- **Исходный текст**

Как уже говорилось, люди, наделенные соответствующим энергетическим зарядом и обладающие повышенной тягой к действию, становятся пассионариями. Именно они, когда в их поле притяжения оказываются массы людей, являются главными двигателями истории. Пассионарность — это биологический признак; а первоначальный толчок, нарушающий энергию покоя, — это появление поколения, включающего некоторое количество пассионарных особей. Они самим фактором своего существования нарушают привычную обстановку, потому что не могут жить повседневными заботами, без увлекающей их цели.
Механизм связи между пассионарностью, подпитываемой биохимической энергией живого вещества биосферы, и поведением пассионариев очень прост. Обычно у людей, как у животных организмов, энергии столько, сколько необходимо для поддержания жизни. Если организм человека способен «вобрать» энергии из окружающей среды больше необходимого, то человек создает вокруг себя отношения и связи, позволяющие применять энергию в любом из выбранных направлений. Это может быть и создание новой религиозной системы или ереси, и разработка научной теории или изобретения, и строительство храма, и реформирование консервативной системы. При этом пассионарии выступают не только как непосредственные исполнители, но и как непосредственные организаторы. Вкладывая свою избыточную энергию в организацию и управление соплеменниками на всех уровнях социальной иерархии, они, хотя и с трудом, вырабатывают новые стереотипы поведения, навязывают их всем остальным и создают таким образом новый этнос, видимый для истории.
Пассионарная энергия, рожденная в Космосе или огненных планетарных недрах, подпитывает живые организмы непосредственно через клеточные структуры, выступающие своего рода аккумуляторами и преобразователями космической (биосферной и ноосферной) энергии. Но зарядив однажды конкретный этнос или индивида, она дальше живет уже в некотором роде самостоятельной жизнью — то вспыхивая, то затухая, как звезды на небе. При этом надо помнить, что максимум пассионарности, равно как и минимум ее, отнюдь не благоприятствует процветанию жизни и культуры. Пассионарный перегрев ведет к жестоким кровопролитиям как внутри системы, так и на границах ее, в регионах этнических контактов. И наоборот, при полной инертности и вялости населения какой-либо страны, когда уровень пассионарности приближается к нулю, теряется сопротивляемость окружению, этническому и природному, а это всегда — кратчайший путь к гибели.

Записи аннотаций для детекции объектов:

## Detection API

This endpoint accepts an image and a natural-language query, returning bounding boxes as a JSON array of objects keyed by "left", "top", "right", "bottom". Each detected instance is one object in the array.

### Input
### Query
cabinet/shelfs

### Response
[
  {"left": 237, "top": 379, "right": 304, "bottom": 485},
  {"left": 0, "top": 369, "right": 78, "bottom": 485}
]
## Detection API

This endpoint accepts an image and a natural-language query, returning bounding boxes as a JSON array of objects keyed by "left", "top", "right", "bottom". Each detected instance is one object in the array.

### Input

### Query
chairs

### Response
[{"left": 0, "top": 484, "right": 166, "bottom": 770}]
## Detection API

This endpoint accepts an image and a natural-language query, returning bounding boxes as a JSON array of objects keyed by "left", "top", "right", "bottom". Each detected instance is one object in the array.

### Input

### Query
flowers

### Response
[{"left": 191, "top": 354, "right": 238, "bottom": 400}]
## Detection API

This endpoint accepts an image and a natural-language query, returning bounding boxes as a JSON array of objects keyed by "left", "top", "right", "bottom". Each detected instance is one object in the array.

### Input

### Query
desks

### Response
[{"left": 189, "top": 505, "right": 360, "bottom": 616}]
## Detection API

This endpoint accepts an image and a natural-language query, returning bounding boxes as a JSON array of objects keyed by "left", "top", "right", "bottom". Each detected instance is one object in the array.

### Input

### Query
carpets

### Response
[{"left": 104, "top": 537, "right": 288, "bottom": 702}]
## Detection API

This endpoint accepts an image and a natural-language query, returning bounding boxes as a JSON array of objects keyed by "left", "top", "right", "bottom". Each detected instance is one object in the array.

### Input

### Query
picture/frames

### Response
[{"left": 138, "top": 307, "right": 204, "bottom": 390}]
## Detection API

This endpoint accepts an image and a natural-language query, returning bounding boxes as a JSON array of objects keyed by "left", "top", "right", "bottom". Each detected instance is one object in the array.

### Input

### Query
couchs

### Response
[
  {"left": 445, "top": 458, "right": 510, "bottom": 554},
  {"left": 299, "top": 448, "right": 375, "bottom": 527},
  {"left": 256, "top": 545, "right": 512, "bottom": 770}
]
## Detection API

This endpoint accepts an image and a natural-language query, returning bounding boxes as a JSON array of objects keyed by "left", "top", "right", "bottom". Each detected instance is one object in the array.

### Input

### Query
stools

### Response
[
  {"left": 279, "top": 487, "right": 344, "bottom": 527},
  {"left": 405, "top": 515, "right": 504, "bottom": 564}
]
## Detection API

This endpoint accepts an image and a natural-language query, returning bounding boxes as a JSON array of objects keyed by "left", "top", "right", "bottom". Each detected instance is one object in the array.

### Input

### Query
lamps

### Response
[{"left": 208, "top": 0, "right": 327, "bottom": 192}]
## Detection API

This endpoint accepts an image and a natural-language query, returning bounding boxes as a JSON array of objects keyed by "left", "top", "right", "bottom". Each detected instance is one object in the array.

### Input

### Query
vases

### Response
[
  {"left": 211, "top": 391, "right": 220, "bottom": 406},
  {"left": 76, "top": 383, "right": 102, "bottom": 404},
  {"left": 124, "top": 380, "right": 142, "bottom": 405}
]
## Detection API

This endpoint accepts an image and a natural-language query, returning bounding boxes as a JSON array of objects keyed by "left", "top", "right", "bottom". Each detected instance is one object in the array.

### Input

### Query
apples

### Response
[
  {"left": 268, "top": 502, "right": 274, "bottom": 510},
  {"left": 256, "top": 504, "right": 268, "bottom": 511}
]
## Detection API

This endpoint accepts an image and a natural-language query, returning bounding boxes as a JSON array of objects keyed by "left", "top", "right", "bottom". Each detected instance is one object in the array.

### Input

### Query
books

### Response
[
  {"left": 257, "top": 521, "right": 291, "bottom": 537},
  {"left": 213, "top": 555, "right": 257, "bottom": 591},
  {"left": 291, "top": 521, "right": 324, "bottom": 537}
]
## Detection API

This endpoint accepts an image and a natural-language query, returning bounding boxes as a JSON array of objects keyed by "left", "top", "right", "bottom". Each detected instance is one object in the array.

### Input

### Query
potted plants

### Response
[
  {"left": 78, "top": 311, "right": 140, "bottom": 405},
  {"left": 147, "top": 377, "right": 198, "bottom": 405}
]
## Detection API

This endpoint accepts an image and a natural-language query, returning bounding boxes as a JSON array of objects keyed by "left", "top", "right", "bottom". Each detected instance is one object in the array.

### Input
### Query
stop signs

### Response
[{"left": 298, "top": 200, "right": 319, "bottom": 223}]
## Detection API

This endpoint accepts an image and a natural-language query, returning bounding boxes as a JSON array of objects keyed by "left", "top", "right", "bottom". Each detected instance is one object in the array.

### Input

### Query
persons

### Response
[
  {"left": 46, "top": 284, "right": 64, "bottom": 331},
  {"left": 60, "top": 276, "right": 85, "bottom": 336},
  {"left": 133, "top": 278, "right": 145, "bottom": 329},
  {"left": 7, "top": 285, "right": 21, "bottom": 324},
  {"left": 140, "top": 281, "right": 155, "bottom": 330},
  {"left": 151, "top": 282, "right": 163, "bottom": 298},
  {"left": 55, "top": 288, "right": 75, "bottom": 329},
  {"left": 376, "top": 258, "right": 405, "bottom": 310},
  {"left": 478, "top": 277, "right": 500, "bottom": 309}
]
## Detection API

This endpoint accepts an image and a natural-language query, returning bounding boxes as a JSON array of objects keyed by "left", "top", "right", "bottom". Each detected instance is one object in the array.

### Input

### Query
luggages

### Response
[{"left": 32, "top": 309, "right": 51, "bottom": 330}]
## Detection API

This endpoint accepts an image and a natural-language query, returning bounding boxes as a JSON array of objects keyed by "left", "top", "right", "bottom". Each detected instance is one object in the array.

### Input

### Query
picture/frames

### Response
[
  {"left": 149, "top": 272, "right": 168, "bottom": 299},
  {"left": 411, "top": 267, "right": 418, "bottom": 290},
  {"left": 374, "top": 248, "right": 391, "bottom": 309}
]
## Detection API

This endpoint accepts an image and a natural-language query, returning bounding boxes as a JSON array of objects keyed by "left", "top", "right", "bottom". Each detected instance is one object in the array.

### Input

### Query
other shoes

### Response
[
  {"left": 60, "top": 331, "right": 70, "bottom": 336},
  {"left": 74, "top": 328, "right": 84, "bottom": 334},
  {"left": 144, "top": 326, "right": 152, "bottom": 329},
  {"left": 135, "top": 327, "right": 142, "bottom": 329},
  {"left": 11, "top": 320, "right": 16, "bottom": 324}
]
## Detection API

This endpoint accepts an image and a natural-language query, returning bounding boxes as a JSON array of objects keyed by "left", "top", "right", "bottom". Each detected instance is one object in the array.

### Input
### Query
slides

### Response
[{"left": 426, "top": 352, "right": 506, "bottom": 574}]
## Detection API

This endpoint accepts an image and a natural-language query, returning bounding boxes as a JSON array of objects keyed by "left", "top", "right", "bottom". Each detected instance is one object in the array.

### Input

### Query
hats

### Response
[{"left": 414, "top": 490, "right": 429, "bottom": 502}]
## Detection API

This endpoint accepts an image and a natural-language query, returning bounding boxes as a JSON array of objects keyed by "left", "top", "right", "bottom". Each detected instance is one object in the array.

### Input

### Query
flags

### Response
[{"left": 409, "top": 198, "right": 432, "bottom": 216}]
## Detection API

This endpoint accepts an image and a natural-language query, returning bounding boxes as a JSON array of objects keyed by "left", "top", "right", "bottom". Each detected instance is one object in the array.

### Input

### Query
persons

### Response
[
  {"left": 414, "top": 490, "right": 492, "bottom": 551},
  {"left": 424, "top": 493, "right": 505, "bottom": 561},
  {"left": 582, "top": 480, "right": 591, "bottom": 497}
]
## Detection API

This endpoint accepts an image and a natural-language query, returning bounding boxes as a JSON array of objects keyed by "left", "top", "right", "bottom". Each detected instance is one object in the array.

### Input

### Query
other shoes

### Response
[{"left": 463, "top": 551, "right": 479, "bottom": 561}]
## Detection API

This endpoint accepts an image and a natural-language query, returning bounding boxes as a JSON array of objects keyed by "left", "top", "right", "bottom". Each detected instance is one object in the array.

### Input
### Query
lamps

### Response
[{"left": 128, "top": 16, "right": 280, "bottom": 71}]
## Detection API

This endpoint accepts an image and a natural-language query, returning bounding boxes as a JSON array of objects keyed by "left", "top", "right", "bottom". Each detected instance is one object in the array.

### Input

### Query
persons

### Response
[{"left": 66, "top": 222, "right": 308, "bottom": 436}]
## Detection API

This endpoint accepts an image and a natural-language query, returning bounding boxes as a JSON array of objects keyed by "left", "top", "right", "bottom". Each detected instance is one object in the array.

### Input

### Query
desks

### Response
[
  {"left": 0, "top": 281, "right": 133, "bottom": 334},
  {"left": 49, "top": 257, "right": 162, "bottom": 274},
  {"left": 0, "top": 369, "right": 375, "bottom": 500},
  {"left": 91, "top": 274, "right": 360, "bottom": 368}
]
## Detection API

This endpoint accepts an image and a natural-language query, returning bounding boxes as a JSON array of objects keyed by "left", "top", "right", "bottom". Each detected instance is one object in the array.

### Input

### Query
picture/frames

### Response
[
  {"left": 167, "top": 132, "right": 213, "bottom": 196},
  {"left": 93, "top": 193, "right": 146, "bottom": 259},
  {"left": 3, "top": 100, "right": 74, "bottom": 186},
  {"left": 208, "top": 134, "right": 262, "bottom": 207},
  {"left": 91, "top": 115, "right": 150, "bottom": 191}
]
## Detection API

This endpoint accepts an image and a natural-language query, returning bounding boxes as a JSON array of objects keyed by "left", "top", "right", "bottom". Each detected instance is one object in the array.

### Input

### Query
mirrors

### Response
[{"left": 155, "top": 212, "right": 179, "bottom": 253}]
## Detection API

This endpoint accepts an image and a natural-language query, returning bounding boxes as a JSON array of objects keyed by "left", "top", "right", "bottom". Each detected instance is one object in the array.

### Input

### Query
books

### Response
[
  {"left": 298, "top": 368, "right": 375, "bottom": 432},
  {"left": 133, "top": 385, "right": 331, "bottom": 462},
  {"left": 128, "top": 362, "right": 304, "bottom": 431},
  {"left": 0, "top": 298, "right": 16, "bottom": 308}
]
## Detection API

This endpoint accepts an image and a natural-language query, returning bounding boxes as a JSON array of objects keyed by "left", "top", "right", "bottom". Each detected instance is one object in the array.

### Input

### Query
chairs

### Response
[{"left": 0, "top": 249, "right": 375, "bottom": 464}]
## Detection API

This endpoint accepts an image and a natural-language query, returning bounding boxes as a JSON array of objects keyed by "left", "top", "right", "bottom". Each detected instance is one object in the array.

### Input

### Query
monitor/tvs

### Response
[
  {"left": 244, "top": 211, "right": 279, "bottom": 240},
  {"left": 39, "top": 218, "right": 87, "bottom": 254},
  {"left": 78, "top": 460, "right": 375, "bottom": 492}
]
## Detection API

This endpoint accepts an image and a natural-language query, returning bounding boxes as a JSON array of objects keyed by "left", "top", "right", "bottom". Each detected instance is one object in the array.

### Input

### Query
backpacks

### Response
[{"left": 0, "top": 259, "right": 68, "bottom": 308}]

- **Задачи и задания**
**A)** Воспроизведите дословно фрагмент текста о пассионарности, начиная со слов «Как уже говорилось, люди, наделенные» и заканчивая словами «увлекающей их цели.».
**B)** Продолжите текст о пассионарности, начав сразу после его последнего предложения.
Приведённые позиции взяты из другого источника.

- **Письменные ответы**
**A)**
Как уже говорилось, люди, наделенные соответствующим энергетическим зарядом и обладающие повышенной тягой к действию, становятся пассионариями. Именно они, когда в их поле притяжения оказываются массы людей, являются главными двигателями истории. Пассионарность — это биологический признак; а первоначальный толчок, нарушающий энергию покоя, — это появление поколения, включающего некоторое количество пассионарных особей. Они самим фактором своего существования нарушают привычную обстановку, потому что не могут жить повседневными заботами, без увлекающей их цели.

**B)**
Без дополнительной подпитки пассионарность начинает снижаться, происходит рассеяние энергии (диссипация) присущее системе в момент создания, и тогда начинается степенный возврат к предыдущим, уже пройденным фазам. И Гумилёв наглядно пояснял, что происходит с людьми в подобных случаях. Военные (в отличие от пассионарных полководцев прошлого, а также отчаянно смелых солдат и офицеров) становятся пассивными службистами, которых, кроме карьеры и зарплаты, мало что интересует. Вместо великих писателей, художников, композиторов — повсюду сплошная «серость», озабоченная высокими гонорарами и тотальной критикой себе подобных. На месте грамотных и добросовестных чиновников — патриотов и государственников — процветают взяточники и развратники. Недаром эта фаза этногенеза именуется надломом …
Пассионарность, как тоже уже отмечалось, может проявляться и с положительным, и с отрицательным знаком, порождая как подвиги, созидание, благо, так и преступления, разрушение, зло. Данные феномены имеют естественные биохимические и биофизические причины и в конечном счете коренятся в космических закономерностях. Отсюда вытекает проблема, требующая философского и общенаучного осмысления: взаимообусловленность нервно-биотических и физико-космических процессов, установление лежащих в их основе пока еще не выявленных онтологических закономерностей. Говоря же о соотношении пассионарности и культуры, Гумилёв отмечал: «Пассионарность этноса — это двигатель корабля, а культура — это руль. Кораблю необходимо и то и другое». Безусловно, живая теория пассионарности плохо увязывалась с абстрактными социологическими схемами и моделями, зато прекрасно дополняла и конкретизировала концепцию ноосферы…
* * *
Гумилёв не просто развил идеи Вернадского, но и наметил пути их дальнейшего развития. Согласно главному биогеохимическому принципу Вернадского биогенная миграция атомов космических элементов в биосфере всегда стремится к максимальному своему проявлению: всё живое вещество планеты является источником свободной энергии и может производить работу. Отсюда Гумилёв делает вывод: наша планета получает из Космоса больше энергии, нежели необходимо для поддержания равновесия биосферы, что ведёт к эксцессам, порождающим среди животных явления вроде перелётов саранчи или массовых миграций грызунов, а среди людей – пассионарные толчки (взрывы этногенеза). Следовательно, пассионарность (как способность к целенаправленным сверхнапряжениям) с природно-космической точки зрения – это врождённая способность организма абсорбировать энергию внешней среды и выдавать её в виде работы.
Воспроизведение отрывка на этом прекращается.